Gidenlerin Ardından..! Şiiri - Turgut Baki

Turgut Baki
194

ŞİİR


0

TAKİPÇİ

Gidenlerin Ardından..!

dışarıda bir gök gürültüsü
peşpeşe sıkılan kurşun izi gibi göğü belli belirsiz yaran şimşekler
yağacak yağmura gebe, sancılı bir hava
loş odamda dalga dalga yayılan GYPSY TEARS’ın nağmeleri
bir koltuğa kıvrılmış kedi beni izliyor
hiç uyumaz mı bu kedi?
gece oldu mu uykuyla aramda geçen savaşa tanıklık etmek için
belli ki gün içinde bir yerlere gizlenip kestiriyor

masamın üstündeki onca karalamanın arasından
Kazım Koyuncu’yu anma gecesinin davetiyesi gözüme ilişiyor
ve aklıma şair Enver Gökçe’nin ”Ölüm Adın Kalleş Olsun” dizeleri düşüyor,
derken,
ardından,
başka bir üstadın,
şair düşünür Cemal Süreya’nın “Her Ölüm Erken Ölümdür”ünü hatırlıyorum

şimdi gecenin bir yarısı nerden çıktı bu ölümü düşünmek? ...
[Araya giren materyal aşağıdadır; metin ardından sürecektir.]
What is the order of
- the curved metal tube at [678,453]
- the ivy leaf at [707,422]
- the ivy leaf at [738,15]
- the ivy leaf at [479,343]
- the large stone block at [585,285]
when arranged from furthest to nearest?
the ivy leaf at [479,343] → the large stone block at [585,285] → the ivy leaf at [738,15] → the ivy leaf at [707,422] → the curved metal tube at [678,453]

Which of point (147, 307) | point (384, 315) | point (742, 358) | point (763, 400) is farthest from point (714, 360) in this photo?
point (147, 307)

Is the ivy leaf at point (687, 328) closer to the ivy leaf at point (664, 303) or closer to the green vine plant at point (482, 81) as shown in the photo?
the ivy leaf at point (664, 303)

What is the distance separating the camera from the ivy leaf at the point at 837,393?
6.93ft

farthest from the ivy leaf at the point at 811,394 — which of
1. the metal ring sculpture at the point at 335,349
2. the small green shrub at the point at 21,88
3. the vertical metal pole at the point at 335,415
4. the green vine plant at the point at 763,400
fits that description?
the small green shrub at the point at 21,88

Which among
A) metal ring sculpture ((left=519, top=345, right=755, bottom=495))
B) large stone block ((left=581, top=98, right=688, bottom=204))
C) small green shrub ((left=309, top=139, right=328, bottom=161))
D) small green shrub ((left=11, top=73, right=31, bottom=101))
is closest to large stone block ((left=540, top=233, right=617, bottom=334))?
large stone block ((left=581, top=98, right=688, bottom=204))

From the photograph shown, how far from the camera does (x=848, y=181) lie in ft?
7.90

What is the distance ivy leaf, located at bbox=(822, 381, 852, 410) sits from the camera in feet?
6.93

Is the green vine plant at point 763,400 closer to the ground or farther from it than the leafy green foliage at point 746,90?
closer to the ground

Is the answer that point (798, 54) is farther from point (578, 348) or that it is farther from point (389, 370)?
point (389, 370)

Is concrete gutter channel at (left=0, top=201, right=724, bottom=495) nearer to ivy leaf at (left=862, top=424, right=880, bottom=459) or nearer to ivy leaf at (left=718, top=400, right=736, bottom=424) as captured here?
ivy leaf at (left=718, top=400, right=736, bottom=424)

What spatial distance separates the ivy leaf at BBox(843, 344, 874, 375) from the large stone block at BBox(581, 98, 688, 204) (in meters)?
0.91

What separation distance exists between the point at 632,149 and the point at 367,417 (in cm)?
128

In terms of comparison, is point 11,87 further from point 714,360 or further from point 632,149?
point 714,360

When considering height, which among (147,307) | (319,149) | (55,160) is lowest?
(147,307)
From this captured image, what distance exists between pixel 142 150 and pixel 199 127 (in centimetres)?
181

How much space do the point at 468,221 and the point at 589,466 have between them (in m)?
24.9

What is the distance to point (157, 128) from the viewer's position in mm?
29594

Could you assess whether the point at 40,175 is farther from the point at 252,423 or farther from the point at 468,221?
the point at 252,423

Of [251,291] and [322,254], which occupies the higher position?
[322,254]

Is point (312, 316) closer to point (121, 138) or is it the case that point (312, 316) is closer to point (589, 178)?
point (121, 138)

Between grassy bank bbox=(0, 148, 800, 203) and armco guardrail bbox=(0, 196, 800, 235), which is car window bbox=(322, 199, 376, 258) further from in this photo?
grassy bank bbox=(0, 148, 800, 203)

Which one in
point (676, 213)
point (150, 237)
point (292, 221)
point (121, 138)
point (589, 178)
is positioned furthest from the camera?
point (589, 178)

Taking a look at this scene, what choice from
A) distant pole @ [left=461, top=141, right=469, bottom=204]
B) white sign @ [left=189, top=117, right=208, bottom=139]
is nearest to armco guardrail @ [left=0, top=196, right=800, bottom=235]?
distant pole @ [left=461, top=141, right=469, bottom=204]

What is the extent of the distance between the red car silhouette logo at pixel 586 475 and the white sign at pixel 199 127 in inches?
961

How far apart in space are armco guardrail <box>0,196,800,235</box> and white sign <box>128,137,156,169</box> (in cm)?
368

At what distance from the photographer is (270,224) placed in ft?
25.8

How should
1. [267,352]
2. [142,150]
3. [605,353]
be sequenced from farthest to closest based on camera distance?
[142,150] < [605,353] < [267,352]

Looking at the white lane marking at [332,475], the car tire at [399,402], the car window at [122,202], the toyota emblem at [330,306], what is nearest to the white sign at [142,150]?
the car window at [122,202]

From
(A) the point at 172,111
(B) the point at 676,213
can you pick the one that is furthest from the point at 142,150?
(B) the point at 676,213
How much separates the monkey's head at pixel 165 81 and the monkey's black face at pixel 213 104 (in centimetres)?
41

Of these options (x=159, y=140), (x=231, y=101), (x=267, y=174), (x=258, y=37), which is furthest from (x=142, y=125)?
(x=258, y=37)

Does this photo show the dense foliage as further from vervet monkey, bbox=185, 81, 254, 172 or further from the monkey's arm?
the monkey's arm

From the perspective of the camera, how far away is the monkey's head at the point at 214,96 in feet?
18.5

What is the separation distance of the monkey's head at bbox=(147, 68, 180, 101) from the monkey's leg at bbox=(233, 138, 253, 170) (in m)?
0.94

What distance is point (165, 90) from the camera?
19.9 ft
dışarısı soğuk, dışarısı ayaz
kaloriferi de çok yakmadım oysa!
camlarda hafiften bir buğu gözyaşı gibi süzülüyor usulca
sigaramdan derin bir nefes çekiyorum
bir nefes daha
kadeh çoktan boşalmış
kim kalkıp alacak rakı şişesini dolaptan?
kediye söylesem
miskin miskin yatıyor
gözleri kısık beni izliyor
hem şimdi bir de buzla uğraşmak gerek
rakı buzsuz içilmez ki

bardaki şaraplarla idare etsek...
olur mu acaba?
kediye bakıyorum umurunda bile değil
neden olmasın?
geçen geceden kalma yarım şişe şarap öylece karşımda
sonunu getirmek gerek
gerek mi?
gerekse de gerekmese de içilecek bu şarap
istiyorum!

ölüm nerden çıkıp geldin şimdi durduk yere aklıma? ...

hepimiz öleceğiz elbette
kaçamayız bu sonuçtan
ama sırası mıydı bunu düşünmenin gece gece?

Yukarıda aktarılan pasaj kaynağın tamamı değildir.